Car bomb kills 40 in Syria
DAMASCUS: A car bomb outside a mosque near Damascus killed at least 40 people on Friday, an NGO said, as a top UN official expressed mounting concern over hundreds of thousands of trapped civilians.
Dozens of people were wounded in the car bombing in the town of Suq Wadi Barada, said the Britain-based Syrian Observatory for Human Rights, which relies on a network of activists and other witnesses.
The Syrian government and opposition exchanged blame for the carnage.
Suq Wadi Barada is under rebel control and ringed by troops loyal to the regime of President Bashar al-Assad.
“The toll from a car bomb explosion that detonated after Friday prayers in Suq Wadi Barada has risen to 40, including seven children and a woman,” said the Observatory.
“The number of dead is likely to rise because there are dozens of wounded, most of them in critical condition,” it added.
State news agency SANA had earlier reported the blast, blaming “terrorists”, the term the Assad regime uses for forces fighting to oust it.
SANA said “the car exploded while the terrorists were packing it with explosives”.
The opposition National Coalition meanwhile blamed the Assad regime for the “massacre” caused by what it said were two car bombs placed outside the Osama Bin Zeid mosque in Suq Wadi Barada.
“Bashar al-Assad's gangs detonated two car bombs at midday... that were planted in front of the Osama Bin Zeid mosque in Suq Wadi Barada,” the Coalition said in a statement.
“The regime's constant commission of massacres makes it the duty of countries of the free world, the friends of the Syrian people, as well as international human rights and humanitarian organisations to fulfil their responsibilities towards civilians,” it added.
They must “protect the lives of Syrians and uphold their rights”.
Car bombings have plagued Syria in recent months, killing scores across the country.
Syrian state TV meanwhile reported that Abu Mohammed al-Jawlani, leader of the Al-Nusra Front, a powerful jihadist rebel group linked to Al Qaeda, was killed in northwestern Latakia province, but the Front later said he was in good health.
In other violence an army ambush east of Damascus killed some 24 rebels, the Observatory said, as SANA put the toll at 40.
The outskirts of the capital have seen fierce fighting in recent days as Assad's troops try to tighten the noose around rebel areas.
The army has closed in on Eastern Ghouta, a ring of suburbs besieged for months, which was targeted in an August chemical attack that killed hundreds of people and almost led to punitive US strikes.
UN and US officials have expressed concern about Eastern Ghouta and other besieged Damascus suburbs, following reports of severe food shortages and rising malnutrition.
UN describes 'grim and gruesome reality'
UN humanitarian chief Valerie Amos on Friday called on the Security Council to put “sustained pressure” on the Syrian regime to allow access to some 2.5 million civilians trapped by the conflict.
“Words, despite their ability to shock, cannot really paint a picture of the grim and gruesome reality of Syria today,” Amos told the 15-nation council.
The Observatory described a similarly dire situation in the central city of Homs, where it said some 3,000 civilians were trapped in an area sealed off by regime forces for more than a year.
“Three thousands civilians, among them 500 aged over 70, are living exclusively off the little food that had been stored in the besieged districts of Homs,” said Observatory director Rami Abdel Rahman.
Further north, in the Sfeirah district near Aleppo, some 130,000 Syrians have fled non-stop heavy bombing in a “massive exodus” this month, according to Doctors Without Borders.
Some 115,000 people have been killed since the start of Syria's uprising in March 2011 and millions have been displaced.

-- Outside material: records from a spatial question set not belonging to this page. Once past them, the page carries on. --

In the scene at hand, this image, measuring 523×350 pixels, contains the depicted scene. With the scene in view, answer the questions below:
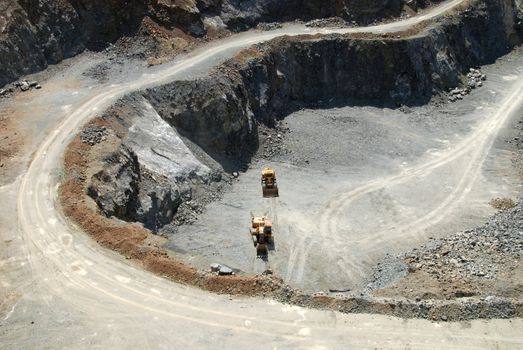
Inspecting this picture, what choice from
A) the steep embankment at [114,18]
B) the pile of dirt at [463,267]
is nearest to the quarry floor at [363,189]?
the pile of dirt at [463,267]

A UN-commissioned report released Friday said more than half of Syria's population is now living in poverty and warned that the economic devastation wrought by the war could last for years.
In the latest sign of Syria's growing misery, UN agencies said they were racing to vaccinate children against a host of diseases amid fears of a polio outbreak, which would be the country's first since 1999.
The mushrooming humanitarian crisis, and the initial success in implementing a US-Russian accord to dismantle Syria's chemical arsenal, have spurred renewed efforts to convene peace talks.
But despite pressure from its Western and Arab backers, the fractured Syrian opposition has yet to decide whether to attend the so-called Geneva 2 conference proposed for next month.
The opposition has insisted that Assad step down as part of any political settlement, which Damascus says is off the table.